I’m too desperate to care.

We reach the kitchen and it feels like a sanctuary—a neutral ground where memories still exist untainted by everything that’s happened. Julian flicks on a small light above the island, bathing the space in a soft glow.

“Sit,” he says, gesturing to one of the barstools.

I ease myself onto the cold metal, wincing as my burns protest. The moment feels surreal—like I’ve slipped into an alternate universe where Julian isn’t my captor and I’m not his prisoner.

He opens the cabinet and pulls out two glasses. “Whiskey?” he asks, already reaching for the bottle.

“Sure.”

As he pours, I’m catapulted back in time to nights when we were teenagers, sneaking Lucian’s expensive liquor while the adults were away. We’d sit just like this, passing a bottle back and forth, making ridiculous plans for the future.

“When I turn eighteen, I’m getting out,” fourteen year old Julian had said, not yet realizing how impossible that would be. “I’ll take you with me.”

“Where would we go?” I’d asked, giggling.

He shrugged, taking another swig from the bottle. “Anywhere. Everywhere.
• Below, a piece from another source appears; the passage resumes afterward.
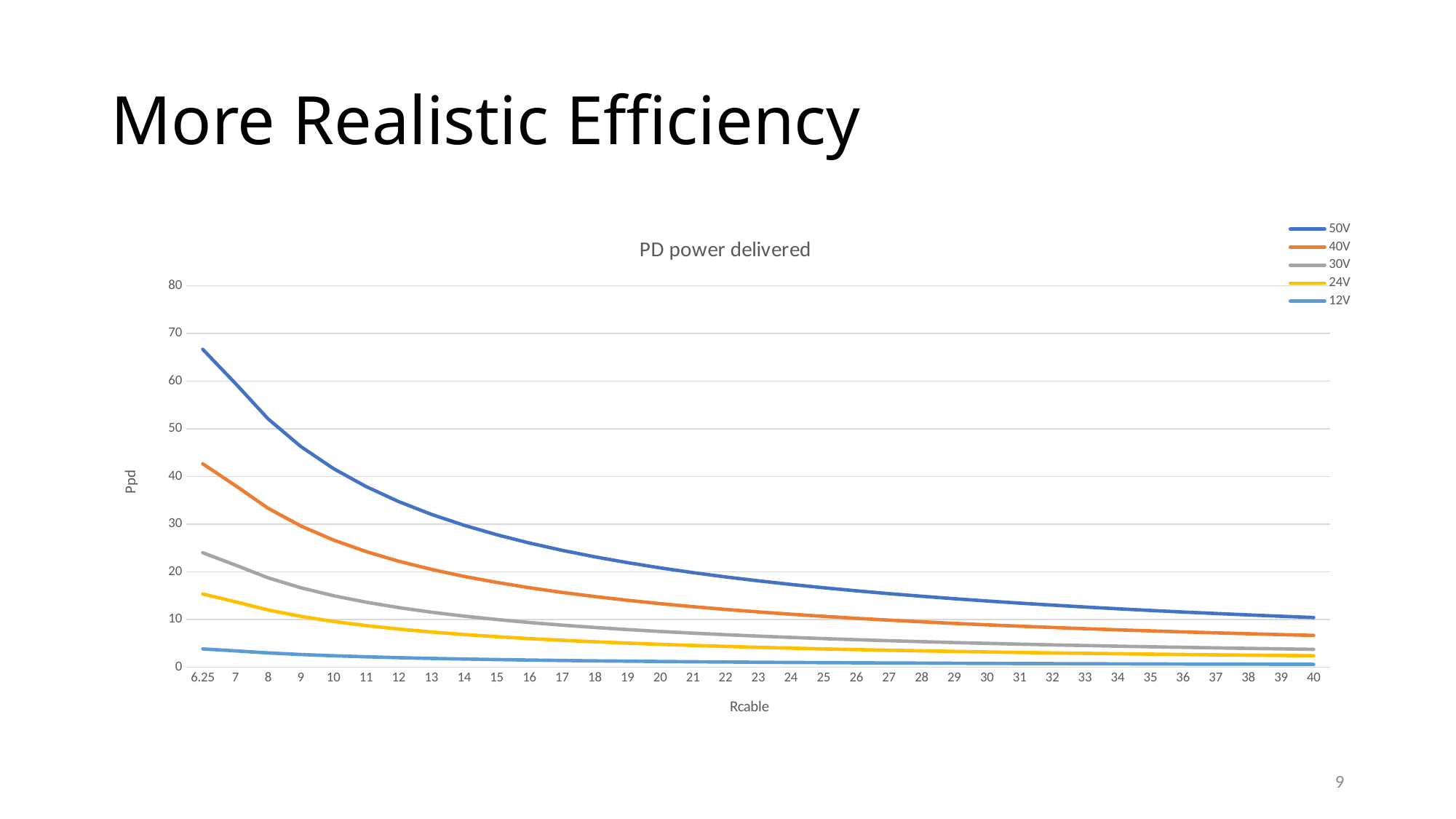
How many Rcable points are plotted along the x axis? 35 At Rcable 6.25, which is larger, the value for 30V or the value for 24V? 30V How many series does the legend list? 5 Is the value for 50V at Rcable 6.25 greater or less than 60? greater Is the value for 40V at Rcable 6.25 greater or less than 40? greater Do the Ppd values rise or fall as Rcable increases? fall Is the value for 12V at Rcable 6.25 greater or less than 10? less Which series has the highest Ppd at Rcable 6.25? 50V Which series has the lowest Ppd across the chart? 12V What is the title of the chart? PD power delivered What kind of chart is shown on the slide? line chart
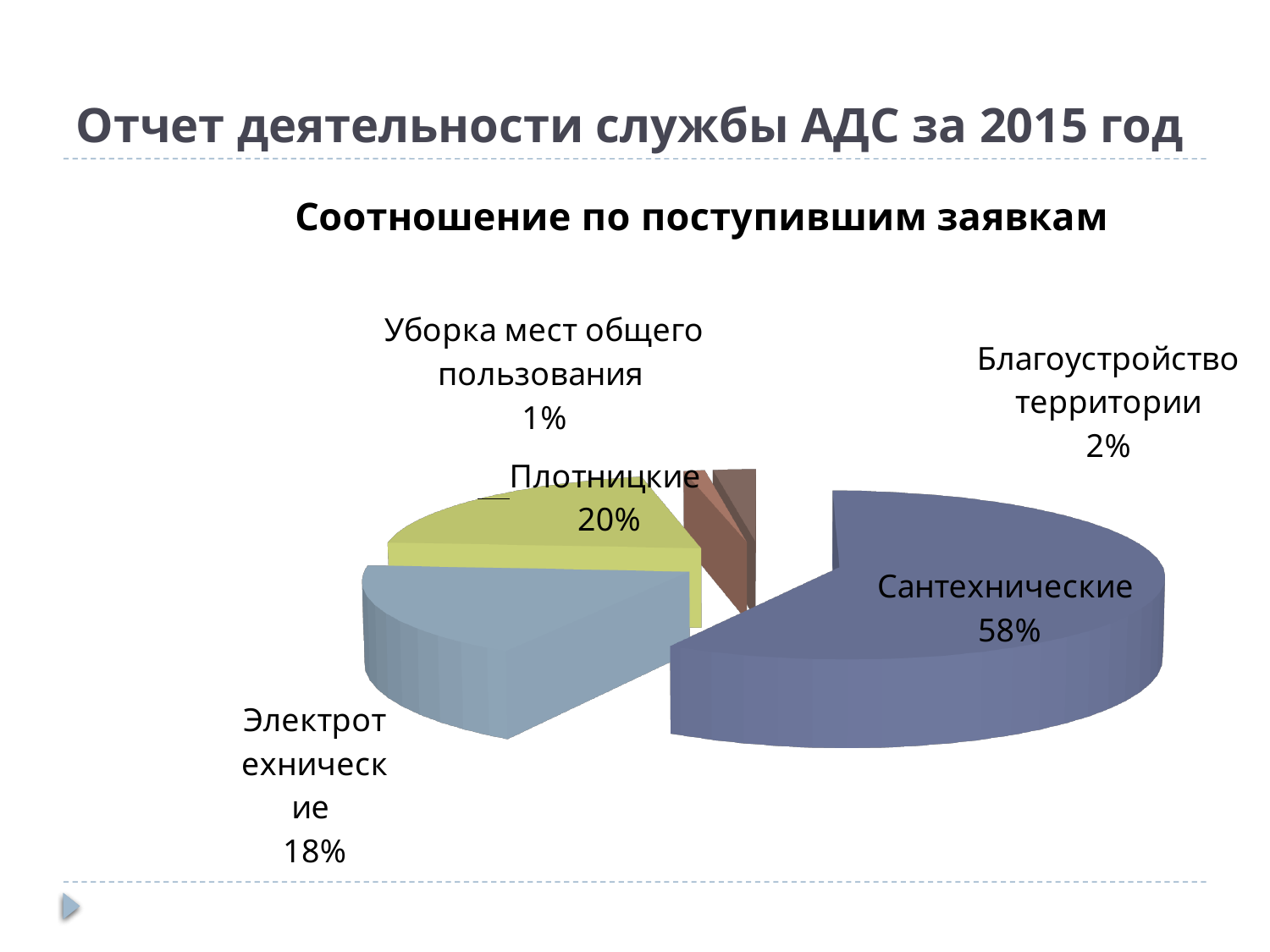
Which category has the smallest share of the pie? Уборка мест общего пользования How many categories does the pie chart show? 5 Which is larger, the share for Плотницкие or the share for Электротехнические? Плотницкие Which category has the largest share of the pie? Сантехнические What share of the pie is Сантехнические? 58% What is the chart's title? Соотношение по поступившим заявкам What share of the pie is Благоустройство территории? 2% What share of the pie is Электротехнические? 18% What kind of chart is shown on the slide? Pie chart What share of the pie is Плотницкие? 20% What is the difference in percentage points between Сантехнические and Плотницкие? 38 What share of the pie is Уборка мест общего пользования? 1%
We could just drive until we found somewhere that feels like home.”

God, we were so fucking naive.

Julian slides a glass toward me, pulling me back to the present—to the man he’s become rather than the boy he was. “Here.”

I take a long sip. The alcohol warms my stomach, loosening the knot of tension that’s lived there for weeks. “What changed?” The question has been pressing against my tongue since I woke with him holding me. “Why do you believe me?”
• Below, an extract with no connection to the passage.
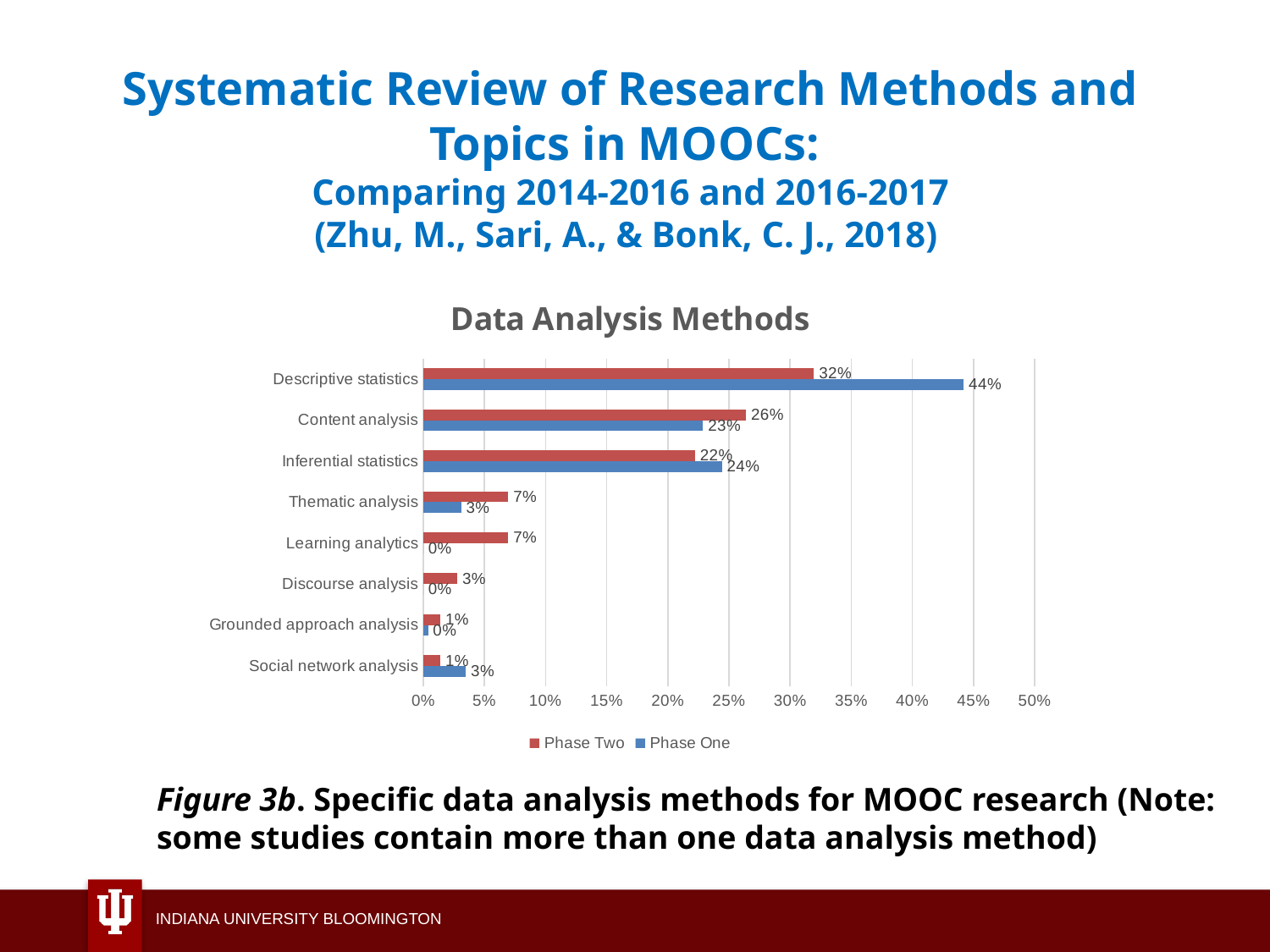
Which data analysis method has the highest Phase Two value? Descriptive statistics What is the Phase One value for Inferential statistics? 24% What is the Phase One value for Descriptive statistics? 44% What is the Phase Two value for Content analysis? 26% Which data analysis method has the highest Phase One value? Descriptive statistics How many series does the legend list? 2 Which is larger for Content analysis, the Phase One value or the Phase Two value? Phase Two What is the Phase Two value for Learning analytics? 7% What is the difference between the Phase One and Phase Two values for Descriptive statistics? 12% What kind of chart is shown? Bar chart What is the title of the chart? Data Analysis Methods How many data analysis methods are listed on the chart? 8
Julian stares into his glass. In the dim light, his profile looks like something carved from stone—hard edges and sharp angles. But there’s a vulnerability too, a crack in the marble.
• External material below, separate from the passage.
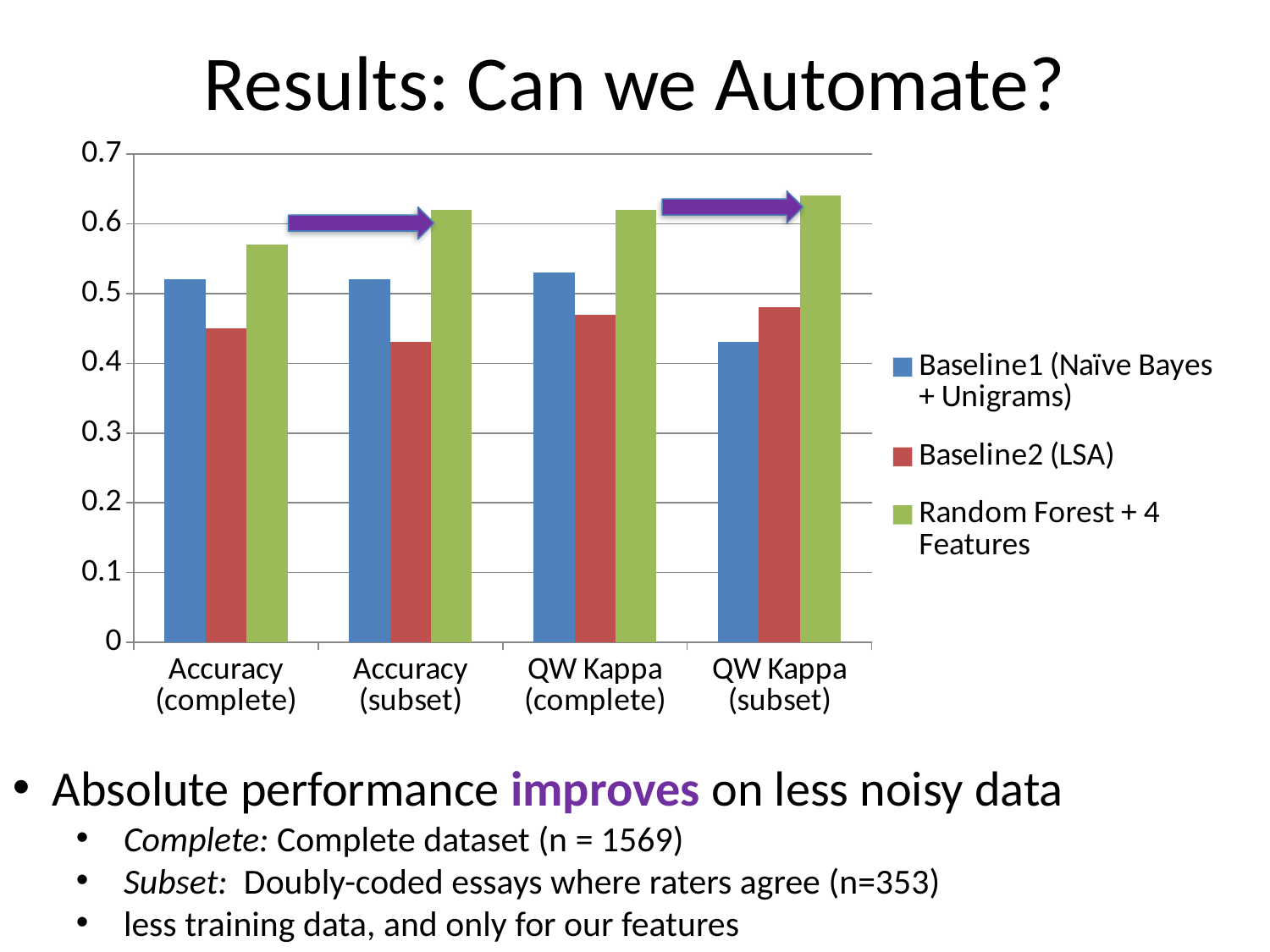
For QW Kappa (subset), which is larger: Baseline1 (Naïve Bayes + Unigrams) or Baseline2 (LSA)? Baseline2 (LSA) What colour are the bars for the Random Forest + 4 Features series? green What kind of chart is shown on the slide? bar chart Which series has the lowest bar for Accuracy (subset)? Baseline2 (LSA) For Accuracy (complete), which is larger: Baseline1 (Naïve Bayes + Unigrams) or Baseline2 (LSA)? Baseline1 (Naïve Bayes + Unigrams) Is the value for Baseline2 (LSA) in Accuracy (subset) greater or less than 0.5? less Is the value for Random Forest + 4 Features in QW Kappa (subset) greater or less than 0.6? greater How many series does the chart's legend list? 3 How many categories are shown on the x axis of the chart? 4 Is the value for Random Forest + 4 Features in Accuracy (complete) greater or less than 0.6? less Which series has the highest bar for QW Kappa (subset)? Random Forest + 4 Features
“After you killed Carter last week, something in me snapped. I was pissed but I also realized you deserved more of a chance. I started investigating. Not just accepting things at face value, like Adrian would have done.”

The mention of Adrian’s name sends a pang through my chest. “And?”

“Funny enough, I found evidence to suggest Carter killed Martinelli.” He sets his glass down carefully, not yet drinking. “I looked into him. I questioned his wife. But the important thing was, my mother was there.”

My stomach turns. “And… what happened?”

He sighs like he’s been holding in air for months. “I don’t want to get into it, but she was… vicious. In ways I’d never seen. It made me start to question things. If she could do that, what else was she capable of?”

He moves around the kitchen island to be closer to me. He wraps his fingers around mine as I hold the whiskey glass. “I’m sorry, Aurelia. I know in my gut now that you were telling the truth. She’s… cruel. And Adrian was always father’s favorite. Mom hated Lucian, so it makes sense why she grew hatred for Adrian, too. It was so subtle I didn’t pay attention, but I see it clearly now. When I search my memories, I see it.”

“I’ve been trying to warn you…”

He flinches. “I know. I should have listened. I just... couldn’t believe she would...”

“Kill her own son?” I finish for him.

His face crumples with grief so raw it steals my breath. “Yeah.”

We sit in silence for a moment, the weight of truth settling over us. Everything we thought we knew has been burned away, leaving only this—two broken people trying to salvage something from the ruins.

“Thank you for finally believing me,” I say. Tears slip out as a weight lifts. Finally.Finallyhe believes me.

Please let this be real.

He lifts my glass to my lips, making me finish my drink as he smiles at me. Then he shoves my empty glass aside.

“I miss who we were,” Julian confesses, his foreheadpressing against mine. “Before all of this. Before Adrian, before I became… a monster.”